“The community has seen and felt the difference,” Sacramento County District Attorney Thein Ho said. “We intend to amend the complaint and proceed forward. We will not give up on the City of Sacramento.”
A California judge has determined that Sacramento County District Attorney Thein Ho cannot continue litigating claims intended to force the state’s capital city into taking action against widespread homelessness.
As LegalReader.com has reported before, Ho filed his initial claim against Sacramento in September of last year. In his complaint, Ho said that the city’s failure to mitigate its problems with homeless communities had resulted in the pollution of waterways and presented risks to public health.
Sacramento officials, though, had fought to have the lawsuit dismissed, arguing that court lacks the requisite authority to interfere with legislative action taken at either the state or the local level.
And, on Monday, Sacramento Superior Court Judge H. Talley issued a ruling that largely favored the city’s position.
“The Court agrees that the separation of powers doctrine bars all of the People’s claims as presently alleged,” Talley wrote.
Although Talley did state that Sacramento failed to prove that it is not liable for permitting homeless residents to pollute creeks and streams, she emphasized that Ho’s lawsuit—”based entirely on the City’s alleged failure to enforce its ordinances against the unhoused population and its failure to adopt new policies to address the unhoused population and their encampments”—provides no solution outside of legislative reform.
“The Court finds the People’s argument is not persuasive,” Talley wrote.
Sacramento City Attorney Susana Alcala Wood has since issued a statement criticizing Ho’s lawsuit, saying that her county-level counterpart should have worked with the city instead of filing a politically-motivated complaint.
“It has been clear from day one that the DA’s case was flawed from a legal perspective, and we are pleased the Court has affirmed this by largely rejecting his arguments in its final ruling,” Wood said on Monday. “While the DA may attempt to amend his complaint, the City is imploring him to do the right thing and bring this case to an end.

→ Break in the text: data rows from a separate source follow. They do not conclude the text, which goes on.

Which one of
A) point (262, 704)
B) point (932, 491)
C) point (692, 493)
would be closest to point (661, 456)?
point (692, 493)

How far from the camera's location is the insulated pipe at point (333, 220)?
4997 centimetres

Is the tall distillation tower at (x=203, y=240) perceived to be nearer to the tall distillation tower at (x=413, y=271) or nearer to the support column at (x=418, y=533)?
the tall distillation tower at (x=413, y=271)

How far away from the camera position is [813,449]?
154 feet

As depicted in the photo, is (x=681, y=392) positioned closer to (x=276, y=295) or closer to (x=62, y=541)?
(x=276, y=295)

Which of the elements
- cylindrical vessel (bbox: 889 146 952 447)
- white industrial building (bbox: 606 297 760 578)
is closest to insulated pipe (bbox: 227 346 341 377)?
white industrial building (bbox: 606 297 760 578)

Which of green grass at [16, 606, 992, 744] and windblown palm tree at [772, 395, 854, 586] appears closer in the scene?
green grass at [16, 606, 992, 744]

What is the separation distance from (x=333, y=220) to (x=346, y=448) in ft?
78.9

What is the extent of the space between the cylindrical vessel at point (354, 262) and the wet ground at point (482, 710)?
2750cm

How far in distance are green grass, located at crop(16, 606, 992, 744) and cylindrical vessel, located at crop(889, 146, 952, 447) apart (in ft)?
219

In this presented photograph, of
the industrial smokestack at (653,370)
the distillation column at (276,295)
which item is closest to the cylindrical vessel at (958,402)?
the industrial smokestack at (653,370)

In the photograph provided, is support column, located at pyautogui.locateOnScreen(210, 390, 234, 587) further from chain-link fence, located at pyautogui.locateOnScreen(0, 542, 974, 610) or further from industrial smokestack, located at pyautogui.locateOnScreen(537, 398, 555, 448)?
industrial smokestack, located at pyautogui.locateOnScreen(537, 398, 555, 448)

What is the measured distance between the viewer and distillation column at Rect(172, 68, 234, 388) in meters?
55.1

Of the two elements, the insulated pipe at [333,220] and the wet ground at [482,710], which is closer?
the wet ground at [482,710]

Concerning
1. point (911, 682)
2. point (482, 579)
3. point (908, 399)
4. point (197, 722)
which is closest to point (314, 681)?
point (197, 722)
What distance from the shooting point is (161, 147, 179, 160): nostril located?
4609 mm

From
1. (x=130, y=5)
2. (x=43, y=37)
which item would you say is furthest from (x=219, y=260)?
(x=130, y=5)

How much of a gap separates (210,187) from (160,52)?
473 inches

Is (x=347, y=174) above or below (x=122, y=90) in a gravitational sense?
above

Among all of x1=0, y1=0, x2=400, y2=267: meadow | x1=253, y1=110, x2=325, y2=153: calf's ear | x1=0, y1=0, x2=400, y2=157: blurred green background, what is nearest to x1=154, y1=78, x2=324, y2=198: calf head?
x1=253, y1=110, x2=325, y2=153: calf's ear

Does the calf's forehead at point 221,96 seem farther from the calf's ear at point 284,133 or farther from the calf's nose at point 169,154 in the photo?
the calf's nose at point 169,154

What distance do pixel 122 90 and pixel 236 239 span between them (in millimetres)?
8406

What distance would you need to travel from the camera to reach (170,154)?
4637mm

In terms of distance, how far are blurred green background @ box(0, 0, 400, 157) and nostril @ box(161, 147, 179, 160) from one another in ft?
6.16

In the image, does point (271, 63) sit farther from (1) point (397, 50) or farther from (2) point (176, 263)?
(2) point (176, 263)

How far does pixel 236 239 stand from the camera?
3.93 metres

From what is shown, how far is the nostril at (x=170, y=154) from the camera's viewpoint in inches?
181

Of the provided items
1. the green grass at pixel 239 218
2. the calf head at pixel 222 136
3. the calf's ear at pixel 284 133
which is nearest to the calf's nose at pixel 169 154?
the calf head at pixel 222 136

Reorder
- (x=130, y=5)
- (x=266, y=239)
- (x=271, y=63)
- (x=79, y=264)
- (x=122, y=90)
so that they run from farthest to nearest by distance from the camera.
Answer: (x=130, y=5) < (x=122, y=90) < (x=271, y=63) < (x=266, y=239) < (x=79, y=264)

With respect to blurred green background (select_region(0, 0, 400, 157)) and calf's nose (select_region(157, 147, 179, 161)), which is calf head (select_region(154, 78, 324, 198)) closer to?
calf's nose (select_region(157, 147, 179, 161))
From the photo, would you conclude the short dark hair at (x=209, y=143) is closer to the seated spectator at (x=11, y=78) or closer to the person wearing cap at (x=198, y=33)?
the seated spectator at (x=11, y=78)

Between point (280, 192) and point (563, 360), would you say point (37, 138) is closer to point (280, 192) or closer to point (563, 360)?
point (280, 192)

The DA’s efforts have resulted in nothing more than a waste of taxpayer money and a drain on City, County and Court resources.”
“Playing politics with homelessness helps no one. Right now, both the City and the County of Sacramento need to be focused on providing outreach and support to unsheltered residents,” Wood said. “It is time for the DA to finally abandon this exercise and start contributing to the ongoing work to create meaningful and lasting solutions to the homelessness crisis.”
However, Ho says that his lawsuit has already made a difference—and that, in the seven months since his claim was filed, the city “has done more enforcement and compliance … than they have in the done in the last seven years.”
“The community has seen and felt the difference,” he said. “We intend to amend the complaint and proceed forward. We will not give up on the City of Sacramento.”